▶ Challenges:
#1 In the automation discussion, list the kinds of perception named in the sentence beginning "When we have sentient computers" that such computers would need to process as well as a human.
#2 Write out the passage of the automation discussion between "Yeah, but then" and "wrong input data.", inclusive, word for word.

— BEGIN Document excerpt —

The idea that the maximum output of a system is very not often achieved when all of its components are at their individual maximum is already impossible to act on in a company (ie. it might be better to have some slackers), I can't see that happening with money directly involved.
Stories like this always assume that the benefits of things like automation are equally shared. As if because business A saves X amount of money doing Y, they will divide that money up by the whole of society and just cut us a check. However, as we've seen, automating BART would now be done by a private company who would pocket all the profits. Pretending that this theoretical world where LaNesse does her hobbies is great seems to miss the point that she will join the ever growing ranks of Americans living in poverty. I don't even understand how statements like that are taken seriously.
Let alone distributing the benefits among mankind. For starters, you'd want the displaced ("obsoleted") workers to get a share of the benefits. You might ask why they deserve a share of the benefits when somebody else designed a system to replace their jobs... These are people who signed up for "risky" jobs, those which could be obsoleted within their working lifetimes. If we refuse to compensate them for that, we would face problems with people running away from any field which is "soon" to be automated, well before the jobs are actually automated. It's like asking them to hold the door open so someone could kick them out. To not compensate them (and hence ensure a smooth transition for everyone) would be tatamount to exploitation. It is interesting to note that a union of sorts will preserve employee interests in such a situation, by giving them bargaiing power.
The hardest part I noticed while reading was automating empathy and helping someone calm down when they are stressed out. The rest of her job could be done with better maps and UI design.
It's short-sighted to think that you have an understanding of a person's job after reading a tangentially related article and thinking about it for five minutes.
I don't think I do, I'm just going off what was written in the article. But I have also had simple jobs that could be automated with the right tools. Even software developers have to constantly stay on top of tools that automate the use of older or more complex tools.
Yeah, but then again there are services like Siri that do a phenomenal job at understanding complex user input. I don't think I've ever experienced Siri not understanding my intended query and then giving me a generalized response that has nothing to do what I asked for, so maybe people in roles like this woman's can be easily automated. It's probably trivial to encompass every function that she performs. Maybe a weekend project!
Well, they can if all you do is expect them to actually fly the plane. And even then, these autopilots make trivial mistakes if the get the wrong input data.
Human pilots make tons of non-trivial decisions that don't have anything to do with the actual maneuvering of the airplane, including where to land the airplane in an emergency. So again, the fallacy is believing that the job is a specific, well-defined task. When we have sentient computers that can process 3D vision, hearing, smell etc as well as a human and exceed humans in decision making, we can replace human pilots and expect the same performance.

— END Document excerpt —
— BEGIN Data provided —

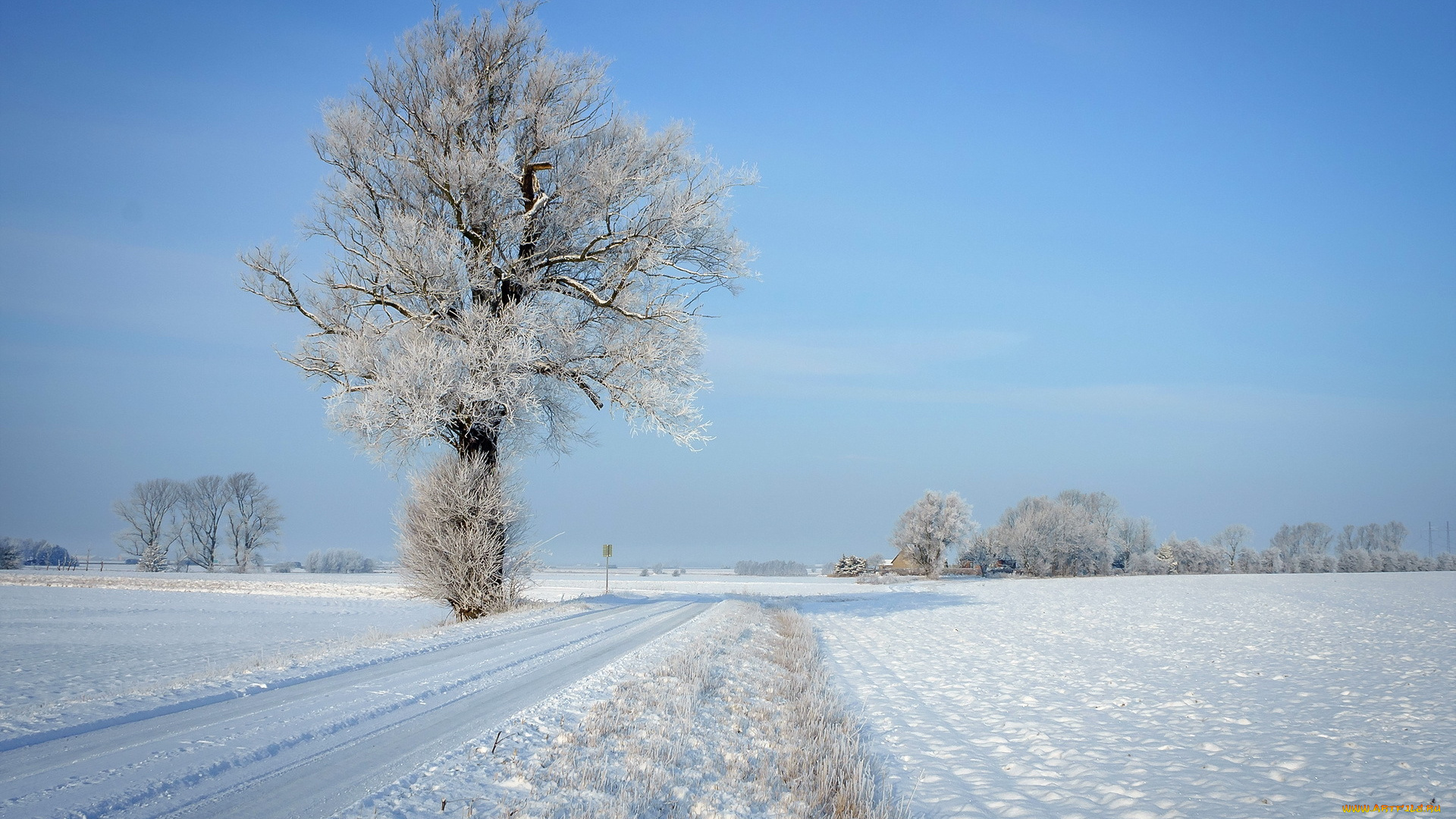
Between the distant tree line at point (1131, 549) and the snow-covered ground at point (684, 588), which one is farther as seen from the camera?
the distant tree line at point (1131, 549)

— END Data provided —

▶ Worked solutions:
#1 3D vision, hearing, smell

#2
Yeah, but then again there are services like Siri that do a phenomenal job at understanding complex user input. I don't think I've ever experienced Siri not understanding my intended query and then giving me a generalized response that has nothing to do what I asked for, so maybe people in roles like this woman's can be easily automated. It's probably trivial to encompass every function that she performs. Maybe a weekend project!
Well, they can if all you do is expect them to actually fly the plane. And even then, these autopilots make trivial mistakes if the get the wrong input data.